DECLARE @Date VARCHAR(300), @Dir VARCHAR(4000)

--Get today's date
SET @Date = CONVERT(VARCHAR, GETDATE(), 112)

--Set the directory where the back up file is stored
SET @Dir = 'E:\BackupUtil\NorthwindBackup_20070411.bak'

--create a 'device' to write to first
EXEC sp_addumpdevice 'disk', 'temp_device', @Dir

--now do the backup
BACKUP DATABASE Northwind TO temp_device WITH FORMAT

--Drop the device
EXEC sp_dropdevice 'temp_device'

Please note that this is dynamically generated code. Obviously the name of the database changes as does the name of the backup file.

Making use of existing code

I used external libraries to zip the backup and also to securely send it.

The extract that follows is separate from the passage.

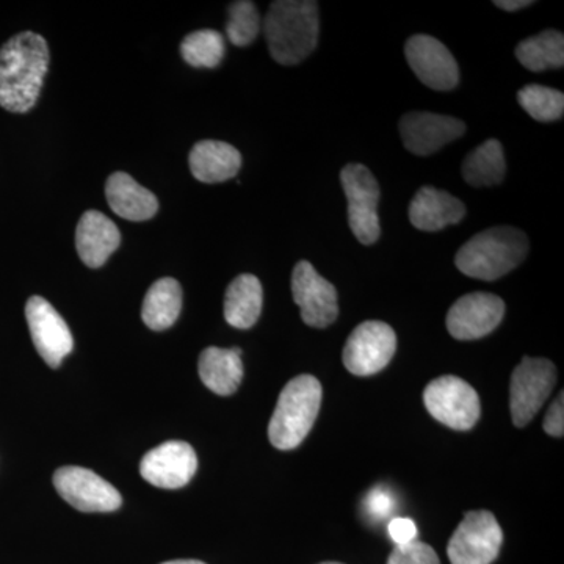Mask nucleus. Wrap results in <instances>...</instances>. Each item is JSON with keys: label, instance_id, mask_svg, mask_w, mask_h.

• Compression - ICSharpCode.SharpZipLib
• SSH - sharpSsh

How about running the backup periodically? No worries there, just use Scheduled Tasks in Windows (Start -> Control Panel -> Scheduled Tasks) Use the wizard to point to the backup executable. When selecting how often to perform the task, I recommend selecting "Weekly".

Now you can select individual days (e.g. weekdays only)

Had you selected "Daily", you would not have the choice to run it on weekdays only.

Security

I strongly suggest you create a user on the remote machine purely for the backups. Thus if the account gets compromised, the user only has access to the encrypted backups (and not the entire machine!). Strictly speaking the transfer to the remote machine could have been done unsecurely, (eg FTP) but I like SSH...

Last but not the least, I know some will be outraged by storing the encryption keys, remote machine login details and database password in "plaintext". You *must* encrypt the config file by right clicking and selecting Properties:

Now click on Advanced (circled above)

Ensure that "Encrypt contents to secure data" is checked.

The config file can now only be read by the user who applied the above.

Restoring

Firstly, you need to retrieve your backup file from the remote machine (the .encrypted file) Then in the config file the following line needs to be changed from

<add key="IsBackup" value="true"/>
            <!-- Whether you are backing up or restoring -->

to

<add key="IsBackup" value="false"/>
            <!-- Whether you are backing up or restoring -->

When you run the application with IsBackup=false, a file browser will appear asking you which .encrypted file you wish to restore. This .encrypted file turns into a .zip file which contains your database and backed up files - Too easy!

Finally...

Comments are much appreciated, I always want to make it "more better".